> [Problem details] Copy the article on wetlands and sea-level rise between "Left to themselves, coastal" and "5 in Nature.", inclusive, and replace "coastal wetlands" with "tidal marshes".

> [Text under study]
Thursday, December 5th, 2013

by Kristen Minogue

Fishing camp along Falgout Canal Bayou, La., where marsh has submerged into open water and remains mostly on canal leaves. (Matt Kirwin/VIMS)

Fishing camp along Falgout Canal Bayou, La., where marsh has submerged into open water and remains mostly on canal leaves. (Matt Kirwin/VIMS)

Left to themselves, coastal wetlands can adapt to sea-level rise. But humans could be sabotaging some of their best defenses, according to a review paper from the Smithsonian Environmental Research Center and the Virginia Institute of Marine Science to be published Thursday, Dec. 5 in Nature.

> [Recorded information]
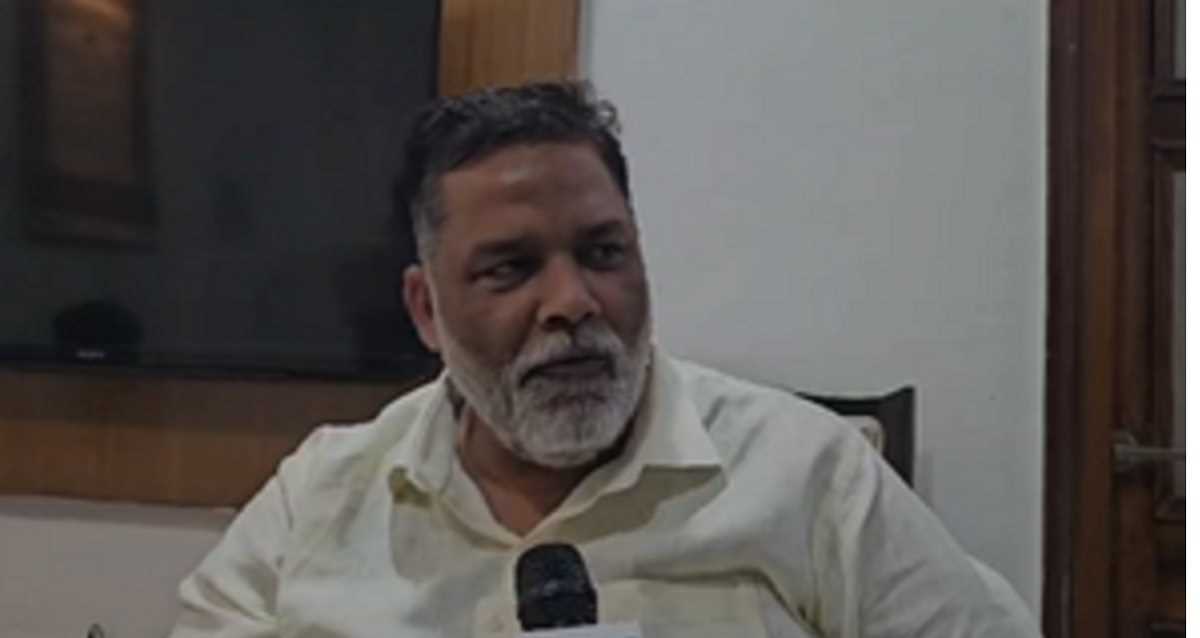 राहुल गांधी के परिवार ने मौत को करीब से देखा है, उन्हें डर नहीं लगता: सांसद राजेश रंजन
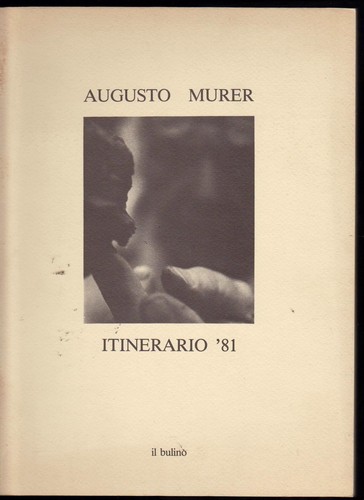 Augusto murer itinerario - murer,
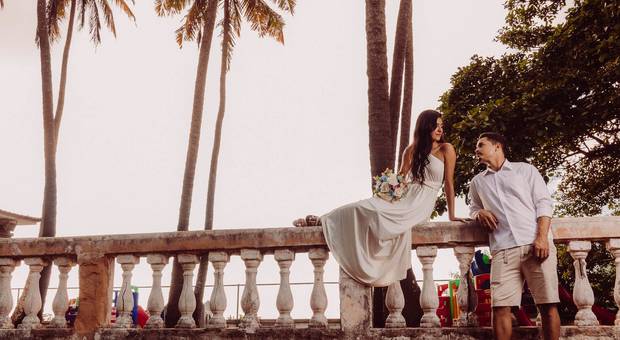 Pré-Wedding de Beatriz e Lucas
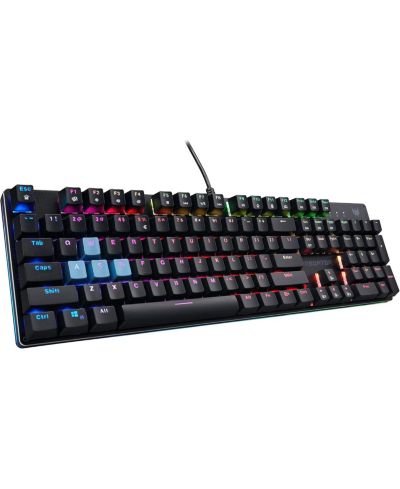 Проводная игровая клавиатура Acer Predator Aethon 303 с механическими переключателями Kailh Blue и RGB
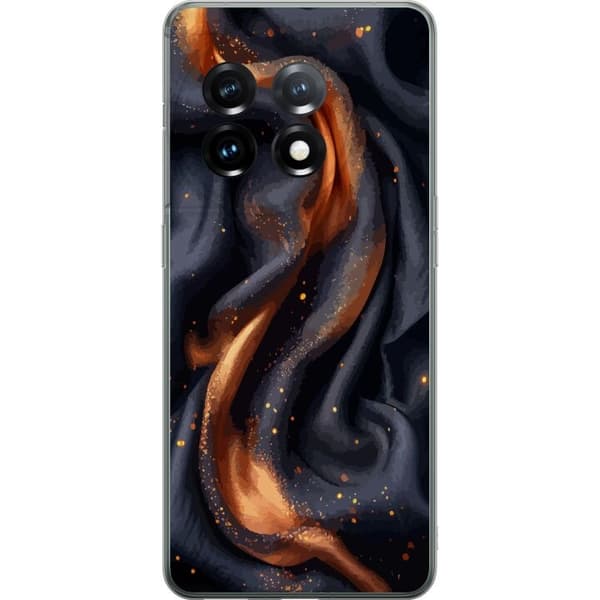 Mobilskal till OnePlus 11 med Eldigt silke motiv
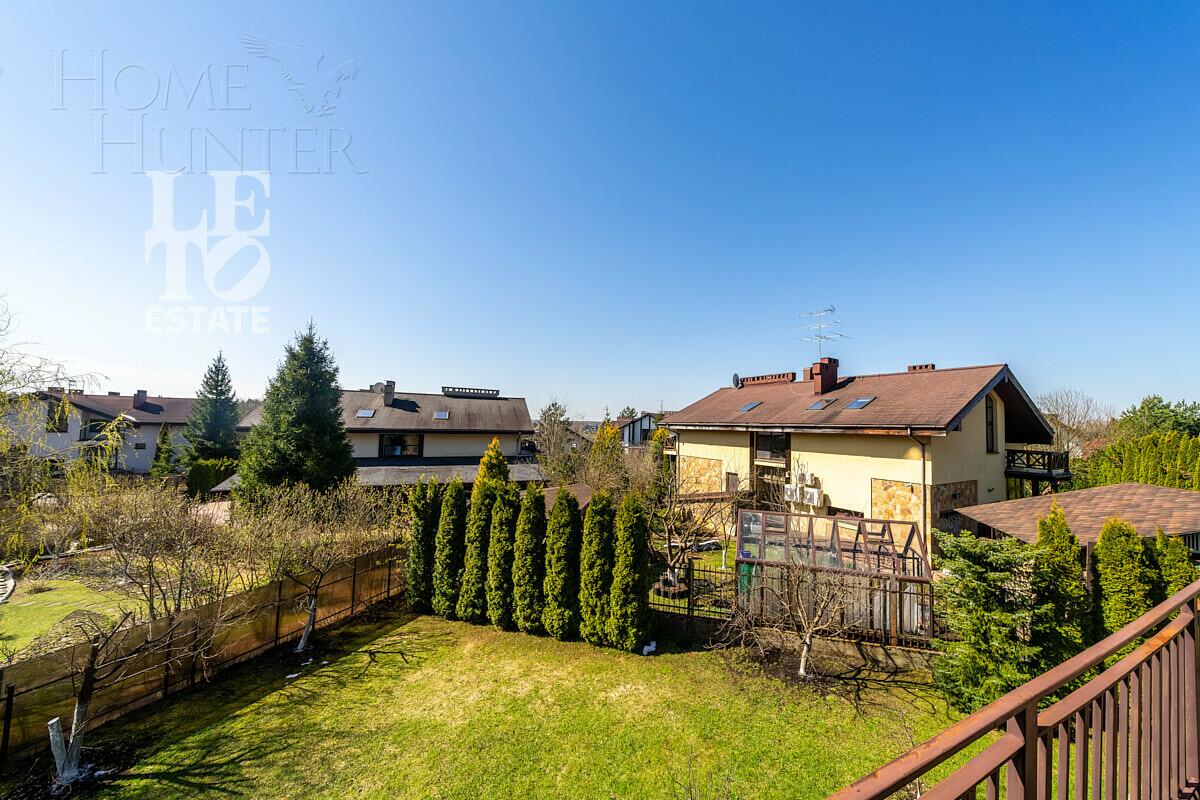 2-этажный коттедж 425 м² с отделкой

> [Task solution]
Left to themselves, tidal marshes can adapt to sea-level rise. But humans could be sabotaging some of their best defenses, according to a review paper from the Smithsonian Environmental Research Center and the Virginia Institute of Marine Science to be published Thursday, Dec. 5 in Nature.